• _Excerpted text_:

● ● ● ●

In the live-action TV drama, Ryuk is voiced by Jun Fukushima and Daisaku Nishino is the motion capture actor of Ryuk. At the end of the series, Light begs Ryuk's help but Ryuk lets Light burn in the fire. Then he returns to shinigami realm with Rem.

Actor Willem Dafoe provided the voice acting and motion capture of the character's facial elements in the American adaptation. Unlike the source material, Ryuk does not possess multiple Death Notes, and has passed the Death Note to various people throughout the decades, with each one of them using the notebook for different purposes. Despite the film's overall mixed critical reception, Dafoe's performance and characterization of Ryuk has been widely praised by fans and critics alike, with many singling him out as one of the film's main highlights.

==Reception==
Tsugumi Ohba, story writer of Death Note, said that Ryuk is his favorite Shinigami and that "If I didn't say Ryuk here, his whole character would be in vain. [laughs] While praising Obata's artwork for the series, Zac Bertschy of Anime News Network singled out Ryuk as the prime example; describing him as "a grotesque hulking beast, the kind of thing most people would probably think of when they're asked to imagine what a grim spectre of death would look like." Briana Lawrence from the same website noted that despite being a vital character, Ryuk faded into the background as the series went on, only to become vital once again in the final chapter.

On the actor's voicework in the English dub of the anime, Tom S. Pepirium of IGN said that "Brian Drummond IS Ryuk." Pepirium described Drummond's voice as "excellent" and that this makes it "hilarious" to watch "Ryuk and his never-ending grin giggle at the events he put into motion." Kitty Sensei of OtakuZone had her opinions of the film portrayal of Ryuk published in The Star, a Malaysian newspaper. In it Kitty Sensei said that Ryuk "looks a little artificial in the beginning." She says that she became used to the portrayal and loved "Ryuk’s gleeful chuckles and fish-faced grins." The sfist describes Ryuk as the sole "(potential) cheeseball factor" of the first film and that he may be "difficult to get used to"; the article stated that Ryuk "adds" to the film if the viewers "let go enough to accept Ryuk's presence."

● ● ● ●

• _Extracted data_:
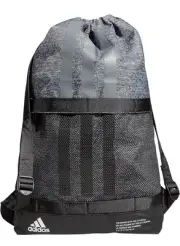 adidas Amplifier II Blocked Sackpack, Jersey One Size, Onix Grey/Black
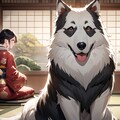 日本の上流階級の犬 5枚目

● ● ● ●

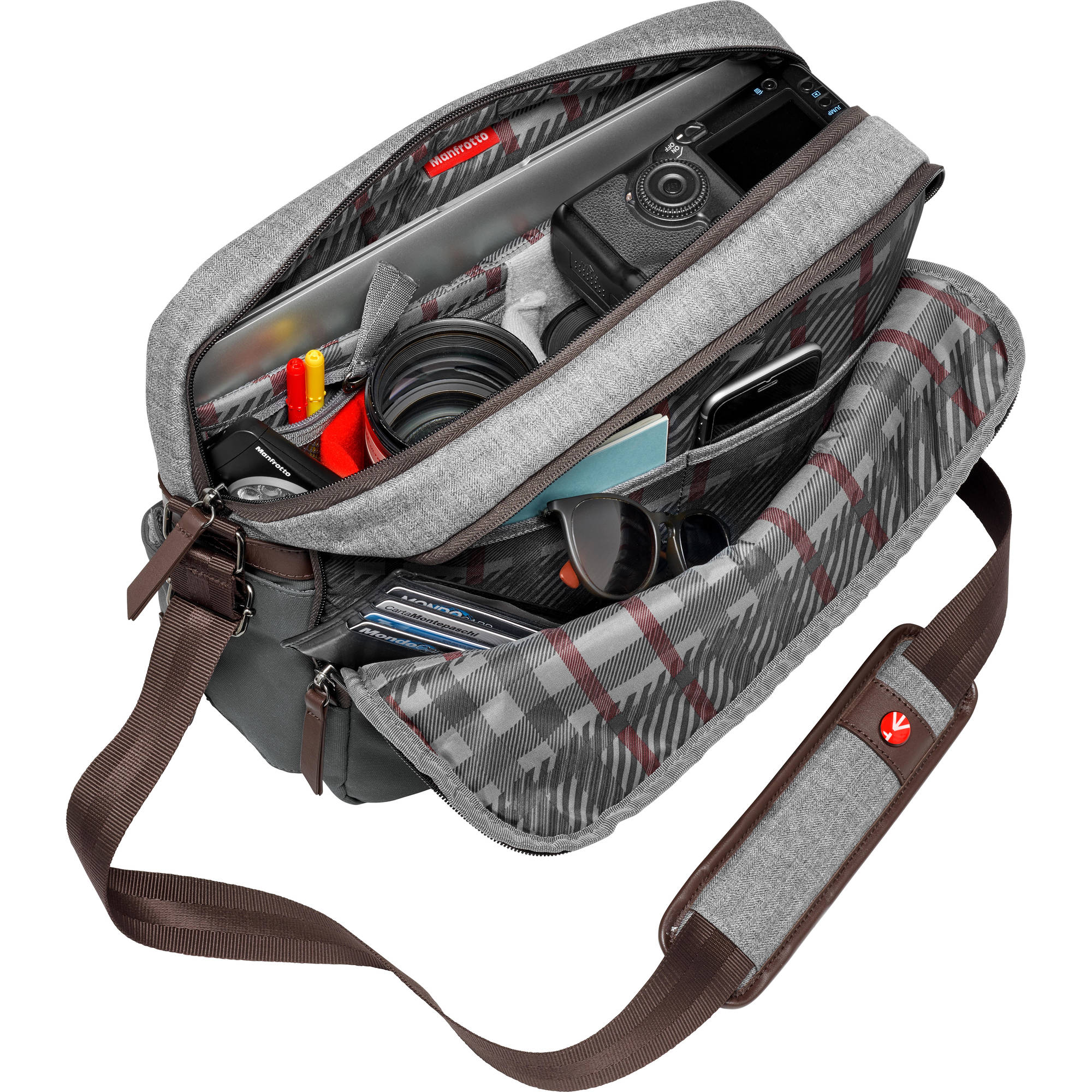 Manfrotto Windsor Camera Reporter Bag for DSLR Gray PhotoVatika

● ● ● ●

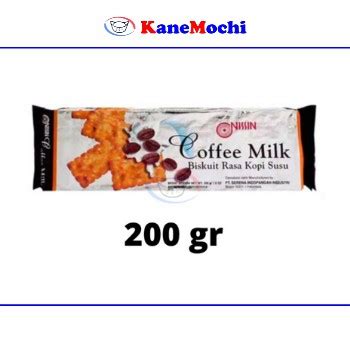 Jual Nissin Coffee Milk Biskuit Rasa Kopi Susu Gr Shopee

● ● ● ●

Please summarize the excerpt about Ryuk above in three sentences.

• _Solution to the exercise_: In the live-action TV drama, Ryuk was voiced by Jun Fukushima with Daisaku Nishino as the motion capture actor, while Willem Dafoe provided the voice and facial motion capture in the American adaptation. Despite that film's mixed reception, Dafoe's performance was widely praised as one of its main highlights, and Zac Bertschy of Anime News Network described Ryuk's design as a grotesque hulking beast. Tom S. Pepirium of IGN called Brian Drummond's voice in the English dub excellent, while other reviewers found the film portrayal of Ryuk artificial at first or possibly difficult to get used to.